Het echte probleem is de islamofobie in Nederland. Dit ontstaat door onbekendheid met de Islam. Het Nederlandse publiek maakt door die onwetendheid geen onderscheid tussen islam en terrorisme. Men weet wel dat niet iedere duitser een Hitler is, maar men weet niet dat niet iedere moslim een terrrorist is.
Politieke partijen kunnen door die islamofobie stemmen winnen.

John Steegh

"Maar die discussie moet wel zo veel mogelijk worden gevoerd op basis van feiten en cijfers – dus niet op uitvergrote (waan)beelden – en uitgaan van de universele rechten van de mens."

Dat is nou net het probleem. De SGP lift mee op op basis van (TV-)BEELDEN gepercipieerde ergernis: zichtbare (vrome) moslims, met name op vrijdag. Teksten en feiten doen er voor een relevant deel van de bevolking niet (meer?) toe. "Universele rechten van de mens" zijn ook al zo'n abstractie waarvan die mensen zelf niet (meer?) het idee hebben dat het (ook!) over hen gaat.

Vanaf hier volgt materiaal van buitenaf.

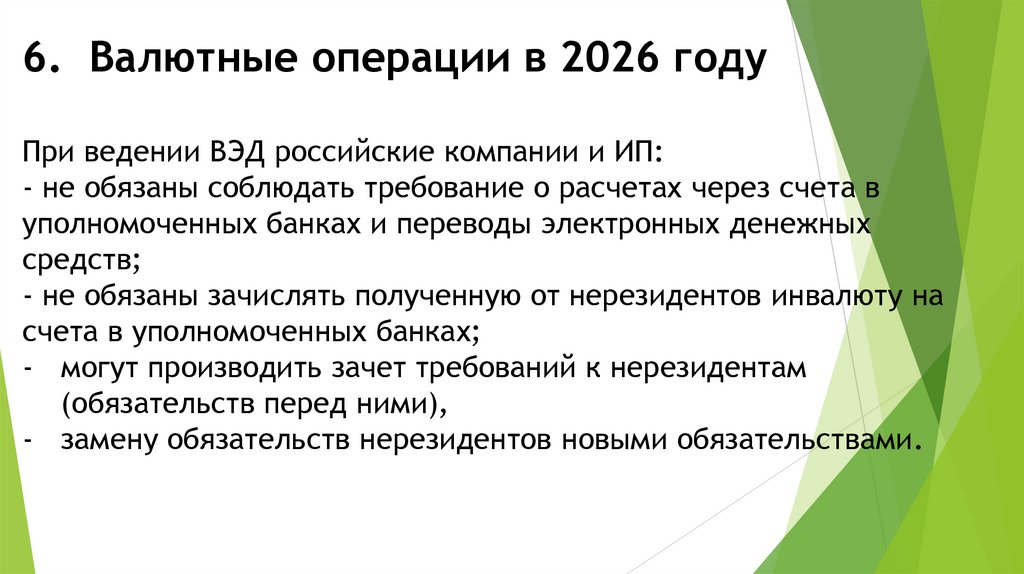 6. Валютные операции в 2026 году

При ведении ВЭД российские компании и ИП:
- не обязаны соблюдать требование о расчетах через счета в уполномоченных банках и переводы электронных денежных средств;
- не обязаны зачислять полученную от нерезидентов инвалюту на счета в уполномоченных банках;
- могут производить зачет требований к нерезидентам (обязательств перед ними),
- замену обязательств нерезидентов новыми обязательствами.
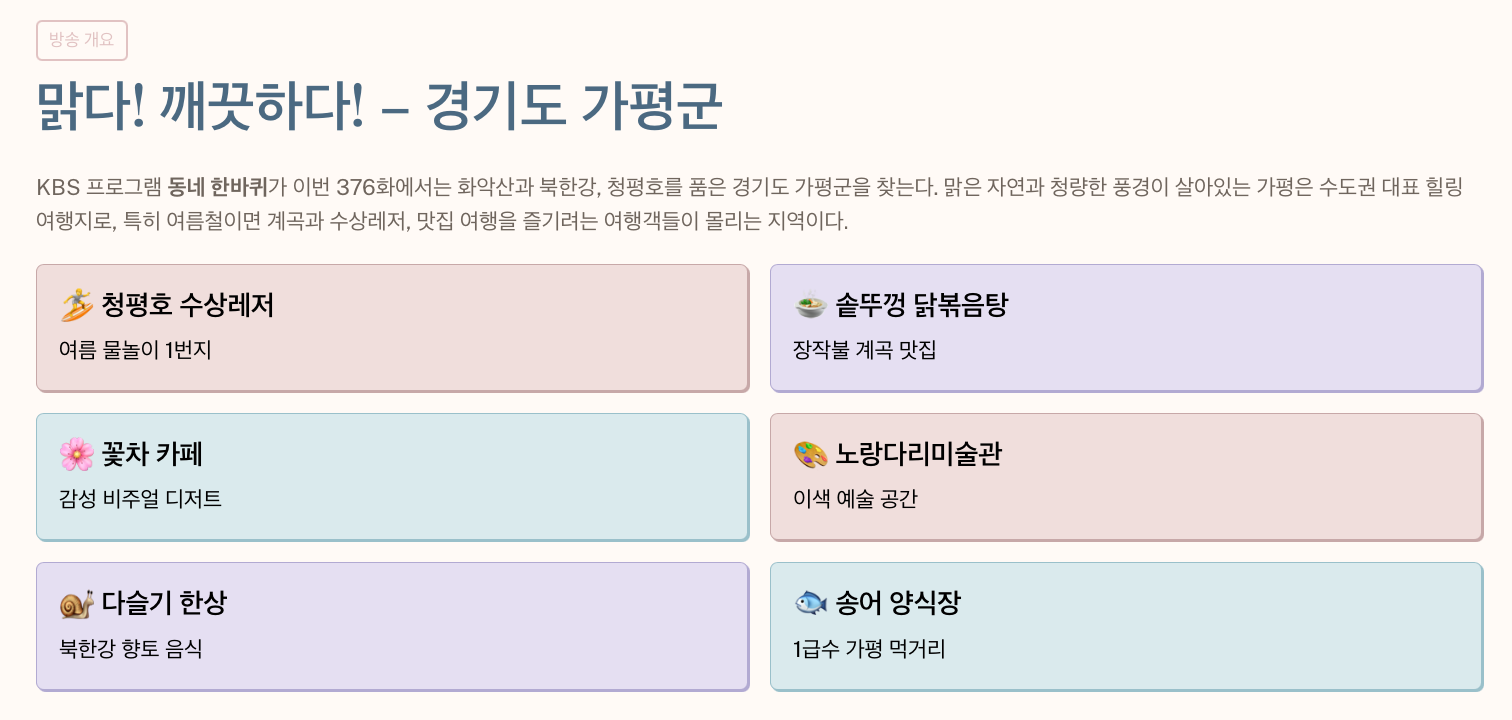 방송 개요

맑다! 깨끗하다! – 경기도 가평군

KBS 프로그램 동네 한바퀴가 이번 376화에서는 화악산과 북한강, 청평호를 품은 경기도 가평군을 찾는다. 맑은 자연과 청량한 풍경이 살아있는 가평은 수도권 대표 힐링 여행지로, 특히 여름철이면 계곡과 수상레저, 맛집 여행을 즐기려는 여행객들이 몰리는 지역이다.

🏄 청평호 수상레저
여름 물놀이 1번지

🍲 솥뚜껑 닭볶음탕
장작불 계곡 맛집

🌸 꽃차 카페
감성 비주얼 디저트

🎨 노랑다리미술관
이색 예술 공간

🐌 다슬기 한상
북한강 향토 음식

🐟 송어 양식장
1급수 가평 먹거리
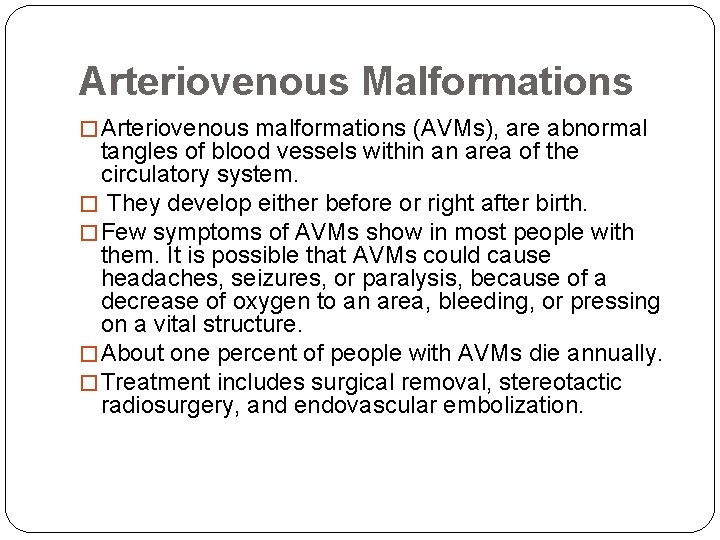 Arteriovenous Malformations

□ Arteriovenous malformations (AVMs), are abnormal tangles of blood vessels within an area of the circulatory system.

□ They develop either before or right after birth.

□ Few symptoms of AVMs show in most people with them. It is possible that AVMs could cause headaches, seizures, or paralysis, because of a decrease of oxygen to an area, bleeding, or pressing on a vital structure.

□ About one percent of people with AVMs die annually.

□ Treatment includes surgical removal, stereotactic radiosurgery, and endovascular embolization.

Als zelfs de partij die als geen ander de Grondwet 'beschermd' met dit soort argumenten komt, wie 'beschermd' de Grondwet dan nog wel?
Als zelfs een partij als de SGP voor wie vroomheid toch als iets herkenbaars zou moeten werken zo 'populistisch' afstand neemt, wie beschermd het gelijkheidsprincipe van de Grondwet dan nog?

Argumenteer, kortom, meer vanuit gevoelens en percepties, al is dat voor academici nog moeilijker dan voor anderen, zoals ik.